Ich dürfe alles, hat Emma gesagt.
Ich dürfe alles erzählen, alle Geheimnisse raushauen, alles dürfe ich, wenn ich nur schreibe. (Emma ist wirklich klein, also einen Kopf kleiner als ich.)
Aber nochmals von vorne. Ich bin Cleo. Die Dame, die nicht scheissen kann. Dazu ein andermal. Ich hab nämlich geübt. Ich bin jetzt sozusagen ein Scheiss-Profi! Ich bin ebenfalls die Dame, die «mit Drucktechnik» masturbiert. (Emma hat die Technik nicht begriffen. Oder vielleicht schon. Aber sie ist nicht gekommen. Auch logisch. Ein kleiner Unterschied zwischen Emma und mir: Sie kann nicht vaginal kommen, ich schon. Hehe.) Ich bin Bellas Besitzerin und Emmas beste Freundin.
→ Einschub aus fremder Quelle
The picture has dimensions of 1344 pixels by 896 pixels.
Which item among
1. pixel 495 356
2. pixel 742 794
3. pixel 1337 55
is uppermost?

Und: Ich bin Emmas, ja, wie nennen wir das ... Vertretung? Ersatz? Double? Ich bin einfach die, die schreibt, weil Emma nicht schreiben will. Nicht schreiben kann, wie sie sagt. Ausklinken. Offline gehen. Horizont erweitern. Find ich ja in der Theorie alles gut. Ich habe einfach bisschen Schiss, dass am Ende dieses Selbstfindungstrips eine andere Emma rauskommt, als reingegangen ist. Und das würde ich nicht akzeptieren. Ich will Emma so und genau so, wie sie ist!
Nun also. Hier bin ich. Hasst mich ruhig. Also, ich versteh das. Ich hasse auch alles, das nicht das Gewohnte ist. Ich habe alle Vertretungen meiner Lehrer gehasst, sogar wenn ich die richtigen Lehrer auch schon gehasst habe. Es ist doch einfach so: Neues ist nervig. Soll mir einer erzählen, er freut sich, wenn seine Lieblings-Chips plötzlich eine neue Verpackung haben! Oder wenn nach einem Software-Update alles anders aussieht. Wie gesagt: Ich kann euch verstehen. Ihr kennt Emma. Mich kennt ihr nicht. Aber da müssen wir jetzt durch.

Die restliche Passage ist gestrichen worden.